"The Water Dancer" fait le lien entre les disparités raciales historiques et modernes – The Columbia Chronicle – ecrire un livre professionnel

Mike Rundle
Le lauréat du Prix du livre national, Ta-Nehisi Coates, parle de son premier roman "The Water Dancer" au Musée DuSable d'histoire afro-américaine, 740 E. 56th Pl., 3 octobre.

Alors qu'il réfléchissait à la façon de rassembler toutes les pièces de son premier roman, Ta-Nehisi Coates a déclaré qu'il avait reçu le conseil de ne pas écrire une autre histoire typique sur l'esclavage.

Sélectionné parmi l'un des choix du club de lecture d'Oprah, l'auteur primé au prix national du livre a parlé de sa dernière création, «The Water Dancer», au DuSable Museum of African American History, 740 E. 56ème place, le 3 octobre. Conversation de la soirée a été dirigé par le poète de Chicago Tara Betts.

Le roman de Coates raconte l’histoire de Hiram Walker, un jeune esclave qui se bat pour sa liberté. Un mélange de fiction historique et de fantaisie, Coates emmène les lecteurs dans le monde d’un garçon esclave à l’époque d’Anterbellum, en Virginie.

"Une partie de (la lutte) est la façon dont nous parlons de l'esclavage", a déclaré Coates. «L'une des choses à laquelle je devais penser lorsque j'écrivais ce livre était combien de violence pour décrire (et) comment je le décrivais.

Mike Rundle
La poète de Chicago, Tara Betts, animait la discussion.

Betts a déclaré qu'elle avait été bouleversée par le livre, qui allait au-delà de la réparation pour les Noirs en tenant compte de l'impact émotionnel qu'il avait sur les Noirs esclaves.

"Comment décrivez-vous la période d'esclavage sans, en fait, répéter certains des pires aspects de celle-ci par écrit?", A demandé Coates.

Il a ajouté que le fait de décrire l'esclavage avec des coups de fouet et des viols sortait la personne de son propre récit et obligeait les lecteurs à se concentrer sur la «brutalisation».

Les Noirs ont dû apprendre à survivre et à s'adapter aux circonstances du passé sans retomber dans la victimisation, a déclaré Betts.

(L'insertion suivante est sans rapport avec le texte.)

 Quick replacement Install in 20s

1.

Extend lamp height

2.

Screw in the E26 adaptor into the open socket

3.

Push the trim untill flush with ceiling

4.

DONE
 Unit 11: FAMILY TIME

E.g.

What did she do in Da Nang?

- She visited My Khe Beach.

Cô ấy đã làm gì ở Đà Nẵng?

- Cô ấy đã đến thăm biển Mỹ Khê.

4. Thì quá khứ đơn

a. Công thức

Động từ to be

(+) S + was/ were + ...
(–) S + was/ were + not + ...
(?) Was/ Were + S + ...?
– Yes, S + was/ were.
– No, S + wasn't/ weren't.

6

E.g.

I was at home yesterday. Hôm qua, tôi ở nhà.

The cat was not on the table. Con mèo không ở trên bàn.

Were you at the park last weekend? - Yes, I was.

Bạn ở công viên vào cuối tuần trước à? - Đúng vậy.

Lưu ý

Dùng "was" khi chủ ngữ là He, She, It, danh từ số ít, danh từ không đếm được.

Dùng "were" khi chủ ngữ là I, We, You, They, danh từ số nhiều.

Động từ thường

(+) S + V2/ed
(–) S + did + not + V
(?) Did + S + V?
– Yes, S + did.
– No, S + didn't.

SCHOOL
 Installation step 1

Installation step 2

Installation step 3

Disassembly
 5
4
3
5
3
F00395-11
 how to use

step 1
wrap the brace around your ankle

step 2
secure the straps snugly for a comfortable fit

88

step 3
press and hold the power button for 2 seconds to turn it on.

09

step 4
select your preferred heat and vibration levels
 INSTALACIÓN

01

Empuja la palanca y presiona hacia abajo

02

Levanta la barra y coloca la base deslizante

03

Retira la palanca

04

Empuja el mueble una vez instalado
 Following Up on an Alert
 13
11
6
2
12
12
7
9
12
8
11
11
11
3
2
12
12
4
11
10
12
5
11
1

Elle a ajouté qu’il s’agissait d’un thème récurrent dans le livre de Coates.

Le récit du protagoniste est unique car il était rare que les esclaves sachent lire et écrire, dit Coates, et le personnage l’utilise comme une arme puissante dans sa quête de liberté.

Son roman a pour objectif de faire réfléchir les lecteurs sur l’esclavage des noirs, tout en réfléchissant à la société actuelle. Utilisant des personnages historiques comme Harriet Tubman, il souhaitait que les personnages du roman perpétuent la volonté inébranlable des survivants de l’esclavage.

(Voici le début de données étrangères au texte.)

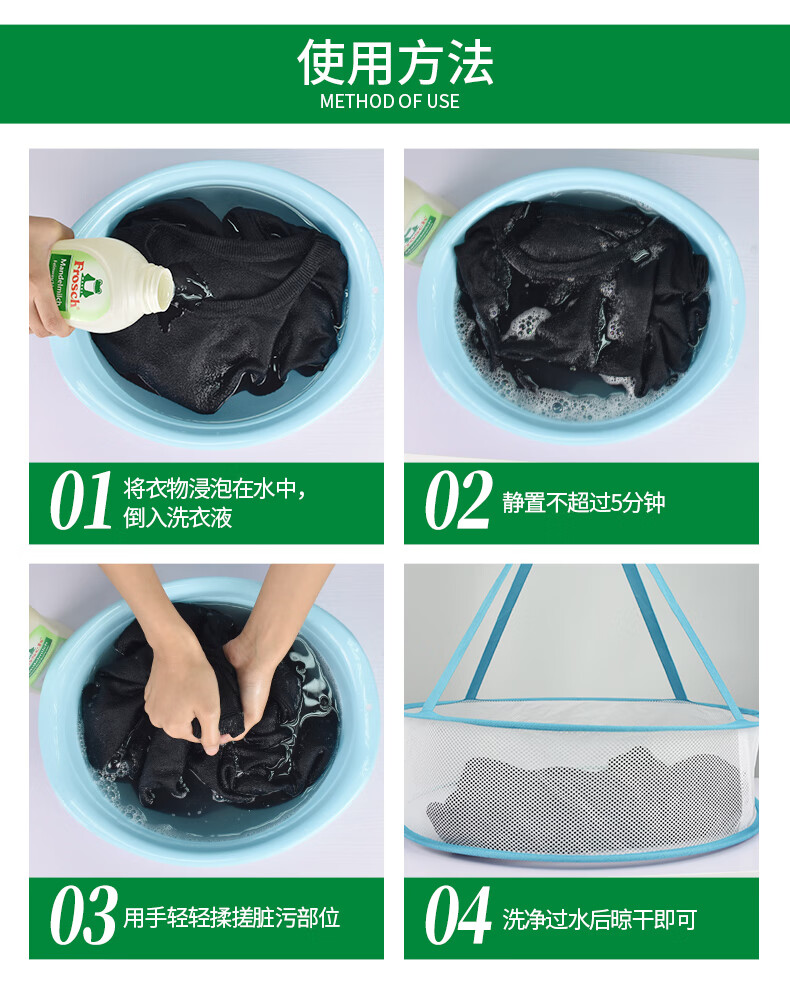 使用方法
METHOD OF USE

Frosch
Mandelmilch

01 将衣物浸泡在水中，倒入洗衣液

02 静置不超过5分钟

03 用手轻轻揉搓脏污部位

04 洗净过水后晾干即可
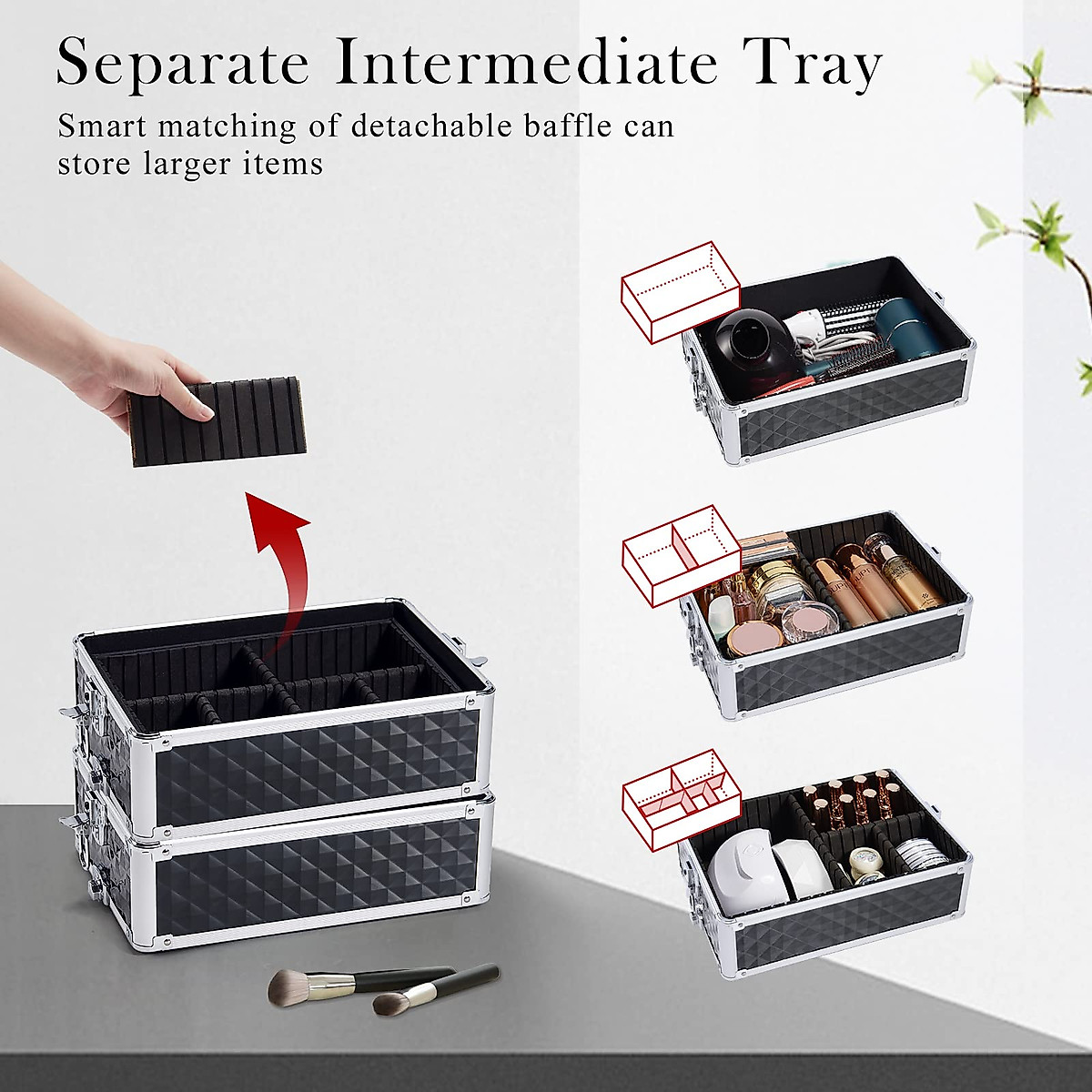 Separate Intermediate Tray

Smart matching of detachable baffle can store larger items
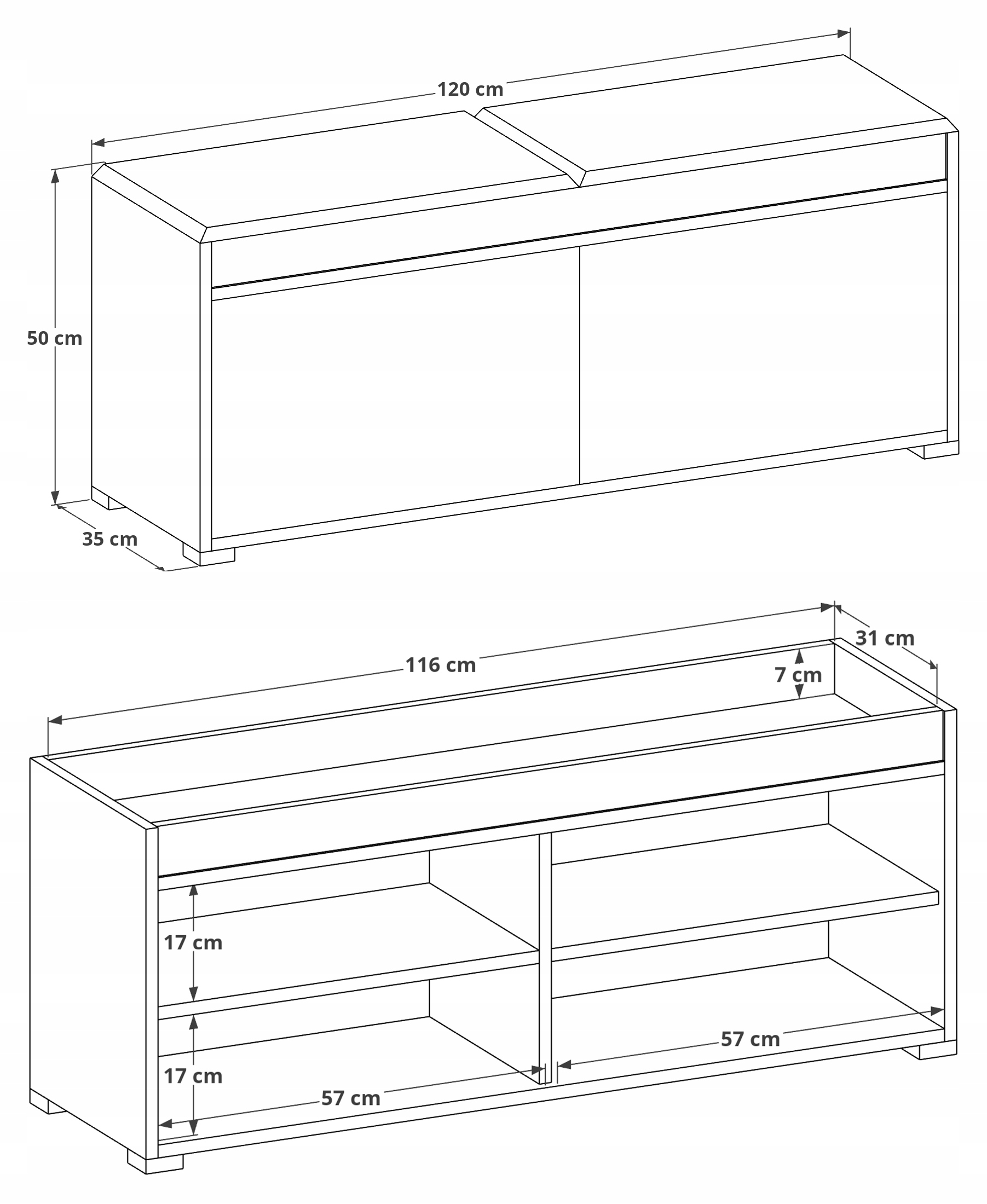 120 cm
50 cm
35 cm
116 cm
31 cm
7 cm
17 cm
17 cm
57 cm
57 cm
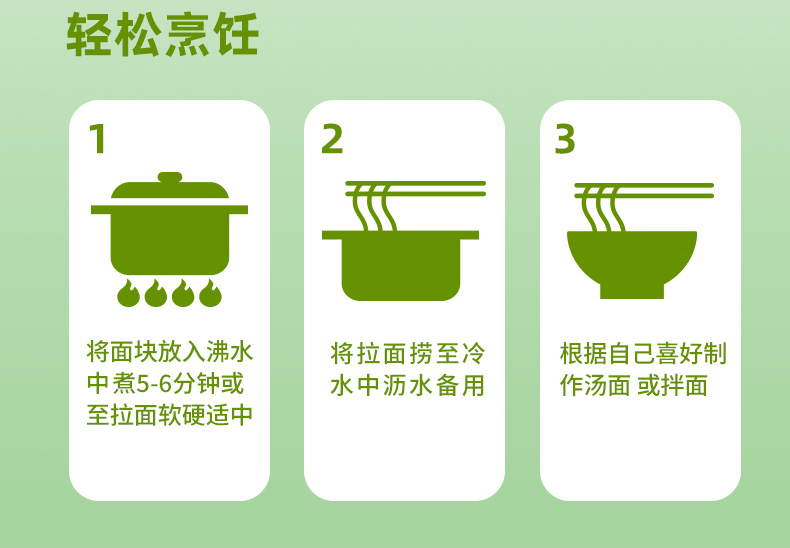 轻松烹饪

1

将面块放入沸水中煮5-6分钟或至拉面软硬适中

2

将拉面捞至冷水中沥水备用

3

根据自己喜好制作汤面 或拌面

Coates s’appuya sur le mantra «deux fois mieux, deux fois moins», tout au long du roman, pour expliquer les difficultés rencontrées par Hiram Walker pour savoir lire et écrire et l’utiliser comme clé de la liberté. Il a également utilisé le mantra pour expliquer sa lutte personnelle et celle des Noirs en Amérique d'avoir à travailler deux fois plus dur que leurs homologues blancs.

"La médiocratie blanche dans ce pays est tolérée (et) encouragée", a déclaré Coates. "(Mais) l'excellence noire est punie." C'était une des nombreuses fois dans la soirée où il a été interrompu par des applaudissements.

Au cours de ses recherches, Coates a déclaré que «la perte de la famille» était un thème clé et que la séparation d'avec la famille était une «condamnation à mort», car ils ne se reverraient jamais.

"C'est très différent d'un fouet", a déclaré Coates.

Même avec l’histoire de l’esclavage aux États-Unis, M. Coates a déclaré que les 10 dernières années d’activisme dans la communauté l’avaient laissé espérer.

"La liberté n'est pas seulement personnelle", a-t-il déclaré. «Tout le monde doit être libre. … Ça ne peut pas être juste moi.